JonBenet Ramsey's Brother Speaks Out: 'I Know People Think I Did It, That My Parents Did It'
The brother of JonBenét Ramsey is breaking his decades-long silence to honor his sister's memory and to ensure she's properly remembered, he told Dr. Phil.
“I want to honor her memory by doing this interview. I don’t want anyone to forget,” Burke Ramsey, 29, said in an exclusive sit-down with Dr. Phil, a three-part series that begins September 12.
Ramsey was 9 years old when his sister, then 6, vanished from her family’s Boulder, Colorado, home on Christmas Day in 1996.
Her parents, John and Patsy Ramsey, reported the little girl missing after they said they found a ransom letter demanding $118,000.
JonBenét’s beaten and strangled body was found the next day in the basement.
“I remember the viewing. The casket was small. Her eyes were closed,” Ramsey told Dr. Phil.

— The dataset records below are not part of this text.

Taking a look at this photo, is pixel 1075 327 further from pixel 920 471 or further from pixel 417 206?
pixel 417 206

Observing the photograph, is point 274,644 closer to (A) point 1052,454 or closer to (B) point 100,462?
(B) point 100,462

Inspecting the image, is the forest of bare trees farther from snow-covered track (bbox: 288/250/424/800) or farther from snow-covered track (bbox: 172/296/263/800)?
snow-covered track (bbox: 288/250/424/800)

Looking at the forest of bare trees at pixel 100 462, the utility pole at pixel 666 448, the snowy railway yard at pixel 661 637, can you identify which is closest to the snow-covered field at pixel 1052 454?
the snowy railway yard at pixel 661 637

The murder remains unsolved, as investigators chased down countless leads and looked at numerous suspects — including the little pageant star’s parents and her big brother.
“Has it ever occurred to you that your parents actually thought you did this and didn’t ask you because they didn’t want to know?” Dr. Phil asked Ramsey.
The special will feature never-before-seen footage showing Ramsey being interrogated when he was 9 and 12 years old, the show said in a statement.
“I know people think I did it, that my parents did it,” Ramsey told Dr. Phil. “I know that we were suspects.”
The Ramsey family denied having anything to do with JonBenét’s death and were cleared as suspects in 2008, two years after Patsy Ramsey died following a 13-year battle with ovarian cancer.
New DNA tests at the time that looked at skin cells left behind that pointed to an outsider.
“That genetic profile belongs to a male and does not belong to anyone in the Ramsey family,” the Boulder County District Attorney’s Office said in a statement. “The unexplained third party DNA on the clothing of the victim is very significant and powerful evidence.”
Boulder County District Attorney Mary Lacy apologized to the Ramseys after clearing them, writing in a letter to John Ramsey: "To the extent that we may have contributed in any way to the public perception that you might have been involved in this crime, I am deeply sorry. No innocent person should have to endure such an extensive trial in the court of public opinion."